考慮すべきリスクは? テレワークの導入方法と注意点
時間や場所の制約を受けずに、多様な働き方ができるテレワーク。コロナ禍でその需要が拡大し、テレワークの導入を検討している企業は多いのではないでしょうか。そこで今回は、テレワークの導入方法と、導入する際の注意点について詳しく解説します。
テレワーク導入の目的
テレワークを導入する際には、まずその目的を明確にしておくことが大切です。テレワーク導入の目的は企業によってさまざまですが、一般的なものとしては通勤負担の軽減、人材確保、ワークライフバランスの実現、オフィコストの削減などがあげられます。
また、2020年2月頃から日本でも新型コロナウイルスの感染拡大の影響をうけて、感染症対策を目的としたテレワークの導入も急激に増加しました。

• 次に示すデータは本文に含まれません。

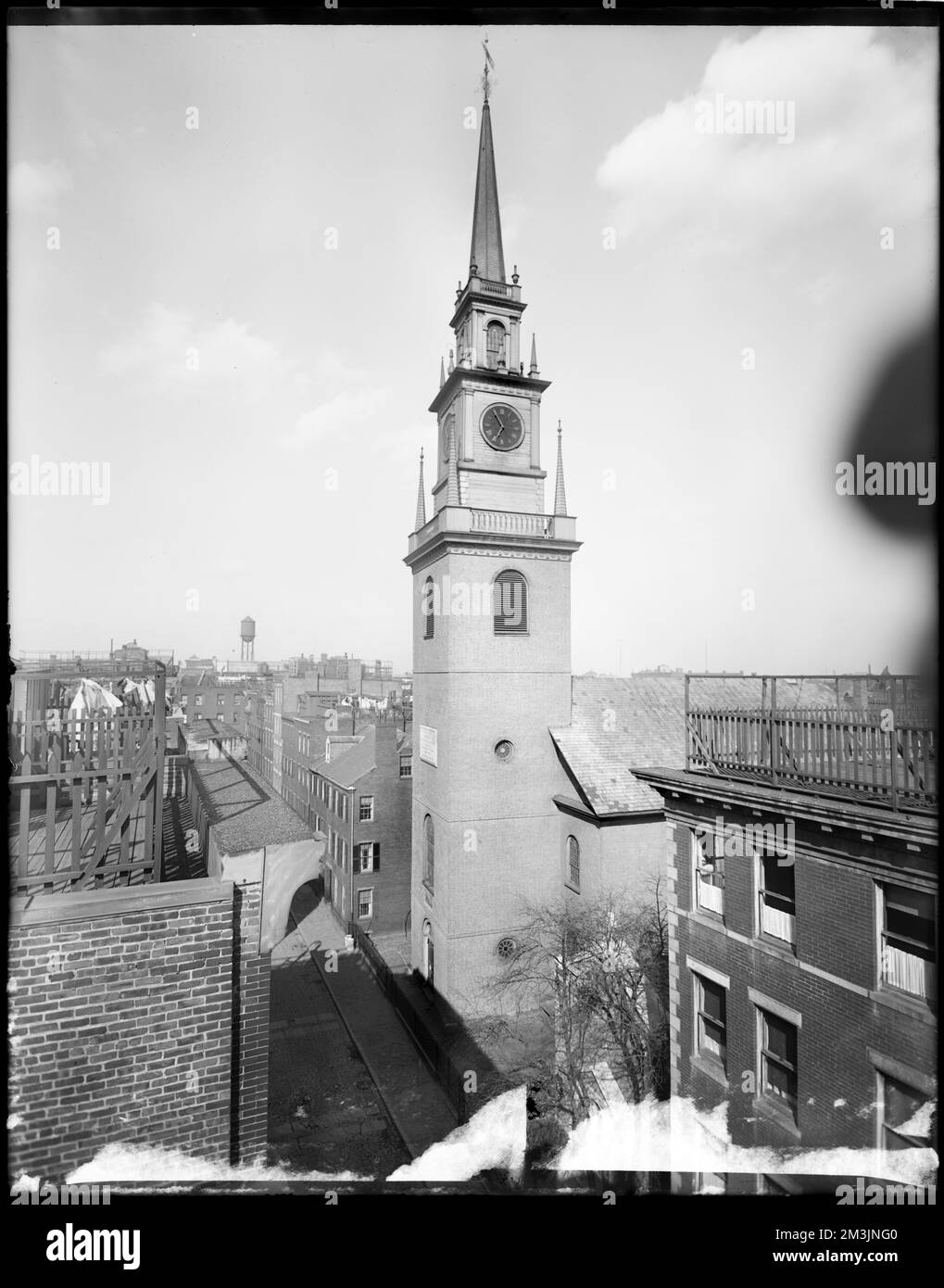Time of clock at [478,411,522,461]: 6:54
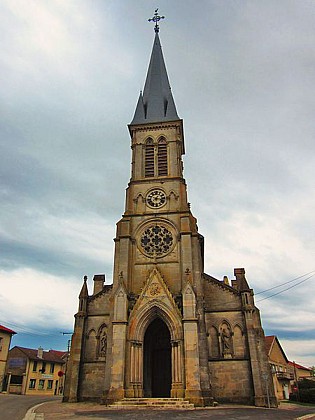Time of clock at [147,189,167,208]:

さらには、地震や台風、テロなど不測の事態が発生した場合に、事業の継続性を維持するBCP対策を目的としてテレワークを導入する企業も増えています。
テレワークの導入方法
企業と社員の双方にとってメリットの大きいテレワークですが、思いつきですぐに始めるというわけにはいきません。テレワークの導入を成功させるためには、決めるべきことや準備することが多数ありますので、しっかりと計画を立てて進めていくことが大切です。では、テレワーク導入の際の具体的なプロセスについて、詳しく見ていきましょう。
テレワークの導入検討・方針の策定
テレワークというのは、あくまでもある目的を達成するための手段であって、テレワークを導入すること自体が目的となってしまうことは避けなくてはなりません。人材確保や生産性の向上、社員のワークライフバランスの実現など、何を目的にするのかを明確にした上で、テレワークの導入を決めましょう。
プロジェクトチームの発足
テレワークの導入をスムーズに進めていくためには、プロジェクトチームを設置することをおすすめします。プロジェクトチームのメンバーは、経営トップだけで構成するのではなく、実際にテレワークの対象となる部署からも加えることが大切です。また、総務部、人事部、情報システム部などテレワーク導入の影響を受ける部署からもメンバーを選出します。
現状の調査
テレワークを導入すると、該当する部署の社員は働き方が大きく変化します。当然のことながら、現状の就業規則では合わないことも出てきますので、その点をきちんと明確にしておくことが大切です。給与や手当、勤怠管理、人事評価の方法、社内システムの状況など、現状を細かく把握し、どのような変更が必要になるのかを確認しましょう。また、想定される問題点やその解決策についても具体的に考えておくことが大切です。
導入範囲や形態、社内ルールの策定
業務の内容によっては、テレワークよりも従来の働き方が適している場合もあります。テレワークをどの範囲まで適用するのか、1週間のうち何日を対象とするのかなど、適用の範囲や形態を明確にしておくことも大切です。また、労務管理、勤怠管理、人事評価制度、コミュニケーション方法などについて、社内で不公平が生じないようにルール策定も欠かせません。
テレワークのための環境整備
テレワークの導入を成功させるためには、ICTを始めとする環境の整備は最重要課題のひとつでしょう。情報漏洩や不正アクセスなどのリスクを考慮したセキュリティ対策は必須といえます。リモートアクセス環境の整備にはツール選択も重要になりますが、初期コストを最小限に抑えてスピーディーにテレワークの導入を進めるのであればクラウドサービスの活用がおすすめです。
テレワークのテスト導入
テレワーク導入のための準備が整ったら、最初から本格的な導入を行うのではなく、まずは対象となる社員と期間を限定した小規模な範囲でのテスト導入を行いましょう。その結果を分析・評価することで課題や解決策を具体的に考えるのが理想的です。
テレワーク本格導入
テスト導入を経て、ようやくテレワークの本格導入へと移ります。その際に大切なのが社員への情報共有です。テレワークを導入することになった背景や、導入の目的・意義について丁寧に周知しましょう。
また、テレワークは導入して終わりではなく、評価・改善を継続することが大切です。社員が不満を感じていたり、負担が増えてしまっていたりしては導入の意味がありませんので、必ず社員へのヒアリングを行うようにしましょう。
テレワークの導入における注意点
テレワークは目的を達成するための手段ですので、導入がゴールになってはいけません。導入後は必ず効果の検証を行い、導入後に生じた課題に対しても細やかに対応していくことが大切です。実際にテレワークの対象となっている社員が不便だと思うことなど、意見を言いやすいシステムを社内で構築しておきましょう。
感染症拡大の影響を受けて急速に広まったテレワークですが、今後は働き方の一つとして定着していくことが予想されます。テレワークを導入する際には、上記でご紹介した内容を参考にして準備を進めていきましょう。